Increasingly, fire and EMS organizations are choosing to take a more proactive approach, shifting their IT budget to the acquisition of mobile devices and applications for their workforce. Creating a multiyear mobile roadmap allows agencies to phase their transition over several years, starting by issuing tablets or smartphones to those in supervisory positions and gradually adding new capabilities. Developing a mobile roadmap should start by looking at what kinds of information and data is being communicated today and by whom, what capabilities can be achieved in the short-term and what the desired state is that the department is working towards over the next three to five years.
Keeping up with mobile innovation
The pace of innovation in the mobile space is rapid. Smartphones such as Samsung’s next-gen Galaxy S10 pack power and performance that exceeds most laptops, with advanced biometric authentication technology to secure the device. With Samsung DeX, first responders can use a Galaxy S10 to extend their phone to a desktop computing environment too.
Ruggedized mobile devices are also emerging to meet the needs of workers who operate in tough environments. Tablets such as the Galaxy Tab Active2 are tested to meet military standards, surviving 21 different environmental criteria including drops, blowing rain, temperature shock and salt fog.

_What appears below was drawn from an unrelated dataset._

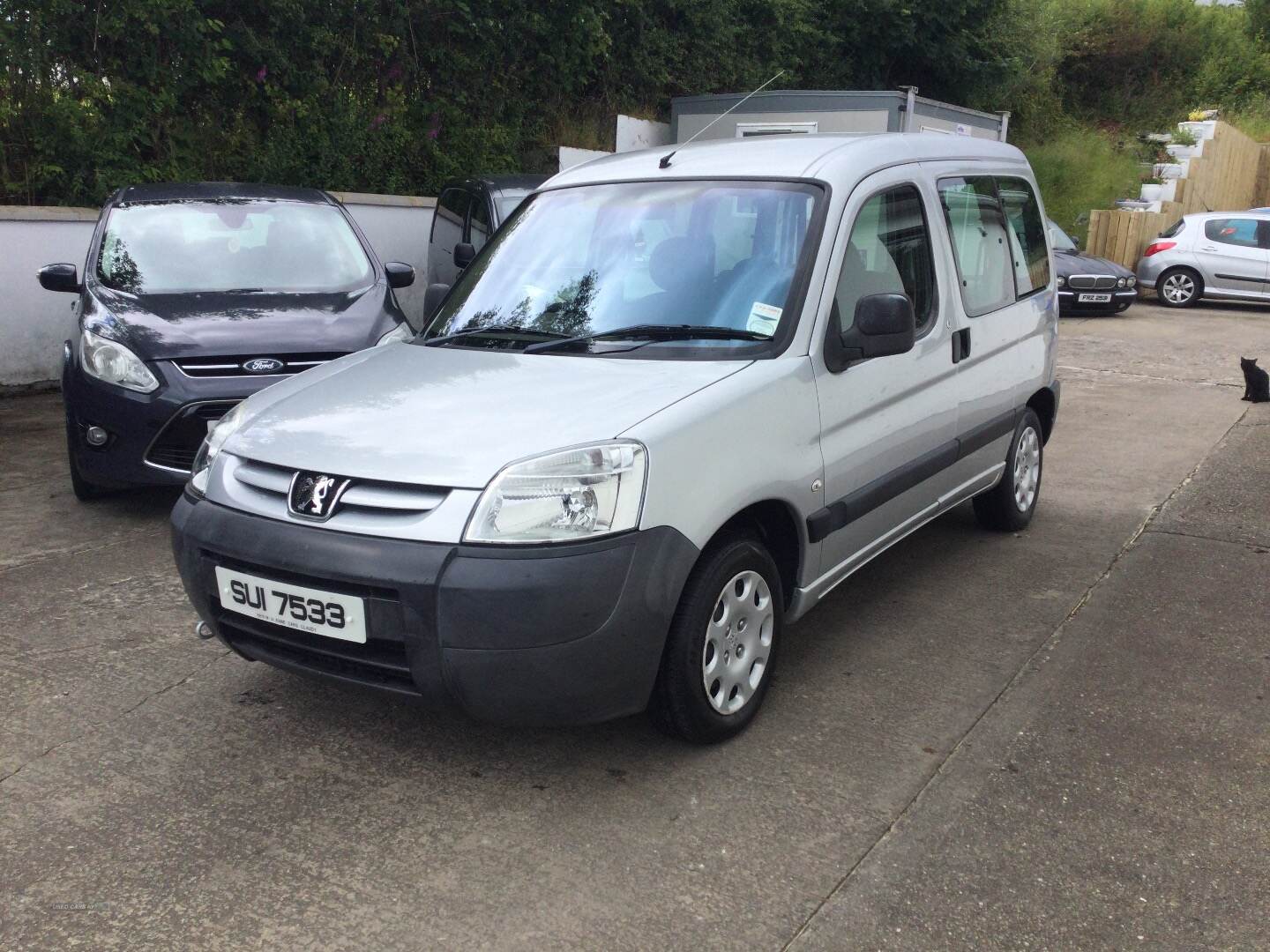 Peugeot Partner ORIGIN COMBI ESTATE in Derry / Londonderry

Mobile security and management have come a long way in the past decade too. Smartphones and tablets can provide a highly secure platform for accessing public safety data, including patient information that is subject to HIPAA requirements. Samsung smartphones and tablets feature the Knox platform, a defense-grade security framework that is built into the device hardware right down to the chip. A secure device combined with effective mobile device management (MDM) keeps data safe even if the device falls into the wrong hands.
For fire and EMT services, the opportunities to leverage mobile technology to improve communications, operational capabilities and safety are enormous. Most first responder organizations today are just beginning to explore these possibilities. Together, the right mobile strategy, the right technology and the right partners can make a meaningful impact.